(Data for spatial reasoning questions)
-- Begin --

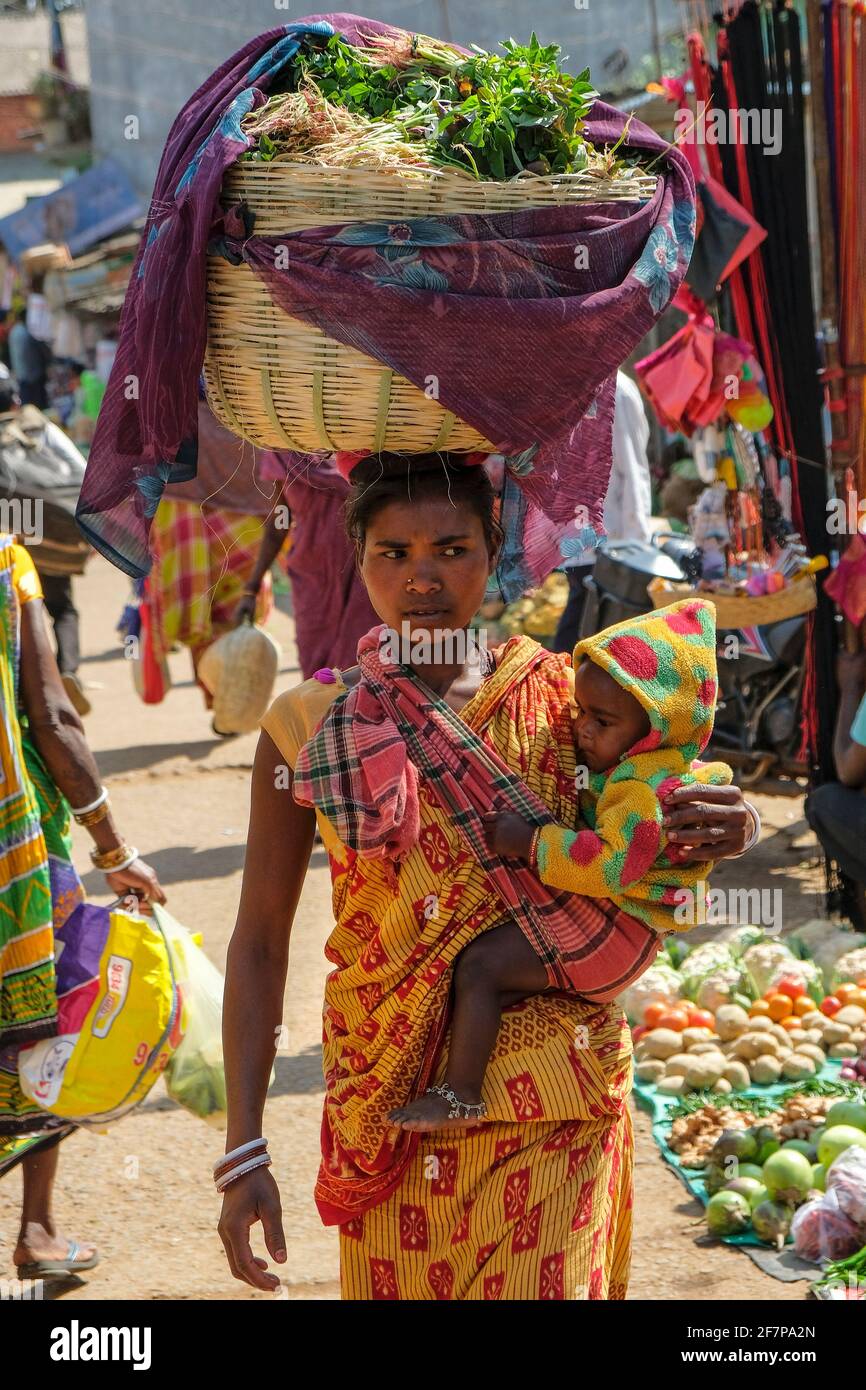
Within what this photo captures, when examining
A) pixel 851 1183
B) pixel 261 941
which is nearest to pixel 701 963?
pixel 851 1183

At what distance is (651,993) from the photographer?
5520 millimetres

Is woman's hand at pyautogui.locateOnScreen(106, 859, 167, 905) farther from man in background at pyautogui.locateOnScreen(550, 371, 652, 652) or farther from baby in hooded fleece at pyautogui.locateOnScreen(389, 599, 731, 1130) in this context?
man in background at pyautogui.locateOnScreen(550, 371, 652, 652)

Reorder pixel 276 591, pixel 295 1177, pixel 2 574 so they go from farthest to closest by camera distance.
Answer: pixel 276 591, pixel 295 1177, pixel 2 574

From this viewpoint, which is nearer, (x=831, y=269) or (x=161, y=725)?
(x=831, y=269)

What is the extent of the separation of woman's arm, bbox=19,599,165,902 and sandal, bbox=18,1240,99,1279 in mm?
1108

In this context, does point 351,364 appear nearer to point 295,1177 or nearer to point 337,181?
point 337,181

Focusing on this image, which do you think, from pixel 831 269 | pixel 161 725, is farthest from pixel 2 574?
pixel 161 725

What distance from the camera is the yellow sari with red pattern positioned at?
2.15 meters

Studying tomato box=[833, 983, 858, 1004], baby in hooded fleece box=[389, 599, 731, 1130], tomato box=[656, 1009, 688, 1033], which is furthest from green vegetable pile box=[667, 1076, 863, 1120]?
baby in hooded fleece box=[389, 599, 731, 1130]

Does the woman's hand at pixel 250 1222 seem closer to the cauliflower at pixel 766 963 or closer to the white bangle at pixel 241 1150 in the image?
the white bangle at pixel 241 1150

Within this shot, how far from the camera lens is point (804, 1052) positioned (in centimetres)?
516

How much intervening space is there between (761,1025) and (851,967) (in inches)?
19.0

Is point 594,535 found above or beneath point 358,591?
above
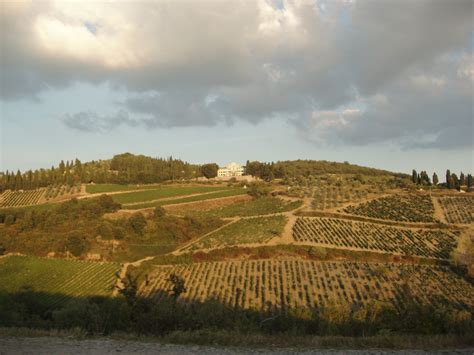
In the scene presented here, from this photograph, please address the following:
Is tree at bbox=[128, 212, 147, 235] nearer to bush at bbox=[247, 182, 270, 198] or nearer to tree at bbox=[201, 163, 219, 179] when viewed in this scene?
bush at bbox=[247, 182, 270, 198]

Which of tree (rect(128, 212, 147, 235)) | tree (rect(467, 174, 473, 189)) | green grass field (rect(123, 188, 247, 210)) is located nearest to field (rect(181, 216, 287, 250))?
tree (rect(128, 212, 147, 235))

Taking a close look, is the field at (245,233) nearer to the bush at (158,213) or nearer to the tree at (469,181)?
the bush at (158,213)

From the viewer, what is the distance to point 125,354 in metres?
9.91

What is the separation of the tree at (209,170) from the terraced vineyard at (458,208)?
6989cm

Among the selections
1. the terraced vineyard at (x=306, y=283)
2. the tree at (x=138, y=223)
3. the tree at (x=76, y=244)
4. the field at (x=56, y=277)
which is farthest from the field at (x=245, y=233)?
the tree at (x=76, y=244)

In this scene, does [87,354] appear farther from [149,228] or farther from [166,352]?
[149,228]

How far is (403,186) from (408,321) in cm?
8866

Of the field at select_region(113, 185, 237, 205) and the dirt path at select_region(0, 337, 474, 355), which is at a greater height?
the field at select_region(113, 185, 237, 205)

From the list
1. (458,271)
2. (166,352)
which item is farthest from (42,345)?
(458,271)

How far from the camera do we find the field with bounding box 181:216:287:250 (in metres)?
50.7

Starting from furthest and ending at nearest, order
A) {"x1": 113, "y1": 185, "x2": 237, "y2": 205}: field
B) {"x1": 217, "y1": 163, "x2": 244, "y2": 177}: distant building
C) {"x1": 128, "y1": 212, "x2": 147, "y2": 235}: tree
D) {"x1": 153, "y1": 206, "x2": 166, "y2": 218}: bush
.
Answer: {"x1": 217, "y1": 163, "x2": 244, "y2": 177}: distant building < {"x1": 113, "y1": 185, "x2": 237, "y2": 205}: field < {"x1": 153, "y1": 206, "x2": 166, "y2": 218}: bush < {"x1": 128, "y1": 212, "x2": 147, "y2": 235}: tree

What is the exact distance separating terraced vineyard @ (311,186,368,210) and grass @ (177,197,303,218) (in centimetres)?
446

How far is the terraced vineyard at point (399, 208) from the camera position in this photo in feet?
210

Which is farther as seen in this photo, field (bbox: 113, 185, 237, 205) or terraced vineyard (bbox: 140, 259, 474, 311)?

-- End --

Copy out the records word for word, everything from the line containing "How far is (403,186) from (408,321) in cm?" down to the end of the records.

# Solved exercise
How far is (403,186) from (408,321) in cm?
8866

Of the field at select_region(113, 185, 237, 205) and the dirt path at select_region(0, 337, 474, 355), which is at a greater height?
the field at select_region(113, 185, 237, 205)

From the list
1. (458,271)
2. (166,352)
which item is farthest from (42,345)?
(458,271)

How far from the camera do we find the field with bounding box 181:216:287:250 (in metres)?
50.7

Starting from furthest and ending at nearest, order
A) {"x1": 113, "y1": 185, "x2": 237, "y2": 205}: field
B) {"x1": 217, "y1": 163, "x2": 244, "y2": 177}: distant building
C) {"x1": 128, "y1": 212, "x2": 147, "y2": 235}: tree
D) {"x1": 153, "y1": 206, "x2": 166, "y2": 218}: bush
.
Answer: {"x1": 217, "y1": 163, "x2": 244, "y2": 177}: distant building < {"x1": 113, "y1": 185, "x2": 237, "y2": 205}: field < {"x1": 153, "y1": 206, "x2": 166, "y2": 218}: bush < {"x1": 128, "y1": 212, "x2": 147, "y2": 235}: tree

What is the exact distance separating terraced vineyard @ (311,186,368,210) and grass @ (177,197,303,218) (in centimetres)?
446

How far is the terraced vineyard at point (399, 208) from the camera position in this photo in feet?
210

Which is farther as seen in this photo, field (bbox: 113, 185, 237, 205) or terraced vineyard (bbox: 140, 259, 474, 311)?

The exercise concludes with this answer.